Closed LucasWashor closed 2 months ago
Datasets Historical Children's Stories(18th to the 20th c.):https://content.lib.washington.edu/childrensweb/index.html Nowadays Children's Stories: https://www.kaggle.com/datasets/edenbd/children-stories-text-corpus
Datasets
Historical Children's Stories(18th to the 20th c.): https://www.kaggle.com/datasets/mateibejan/15000-gutenberg-books/data Contemporary Children's Stories: https://www.kaggle.com/datasets/rohinikrishnamoorthy/goodreads-childrens-book-dataset
1. How do these datasets differ in how they represent cultural objects or practices? Historical Dataset: Focuses on raw text with basic metadata (author, title, etc.), maintaining the literary content but losing any physical, visual, or cultural representation associated with the original works.

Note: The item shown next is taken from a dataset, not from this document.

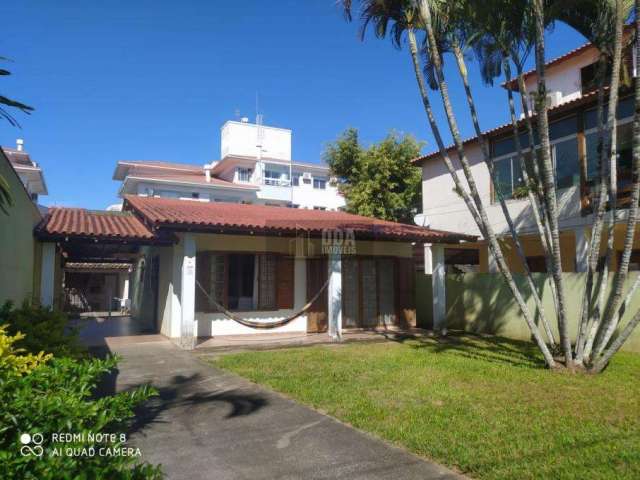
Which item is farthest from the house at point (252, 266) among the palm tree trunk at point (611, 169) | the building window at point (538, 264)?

Contemporary Dataset: Emphasizes user interaction data (ratings, reviews), reflecting modern cultural consumption practices rather than focusing on the content of the books themselves.
Comparison: The Gutenberg dataset preserves the text but not the cultural context, while the Goodreads dataset focuses on how contemporary readers engage with literature.
2. What kind of metadata or context accompanies the data? Historical Dataset: Contains basic metadata (author, title, publication year) but lacks detailed context about the book’s historical, cultural, or physical attributes. The context focuses on the text for analysis.
Contemporary Dataset: Provides metadata like ratings, reviews, publication year, and author but lacks any historical or physical context. The focus is on reader reception rather than the cultural or historical significance of the works.
Comparison: Both datasets provide minimal context on cultural or historical origins, focusing primarily on content for analysis or public reception.
3. Does the dataset reflect any power structures or biases? Historical Dataset: Reflects the bias of selection from the Gutenberg archive, which tends to favor Western and canonical literature, potentially marginalizing non-Western works and alternative narratives.
Contemporary Dataset: Reflects biases inherent in user-generated content, such as popularity biases, potentially marginalizing lesser-known or culturally specific works.
Comparison: Both datasets reflect biases in their content curation: Gutenberg's bias comes from historical preservation practices, while Goodreads reflects modern consumer trends.
4. Are there any notable gaps in the data? Historical Dataset: Missing physical attributes (cover designs, illustrations), and underrepresents non-Western narratives.
Contemporary Dataset: Lacks actual book content (focuses only on reviews/ratings) and cultural context behind the books.
Comparison: The Gutenberg dataset omits physical and cultural context, while the Goodreads dataset omits book content and deeper historical or cultural significance, each driven by technical limitations or focus on usability.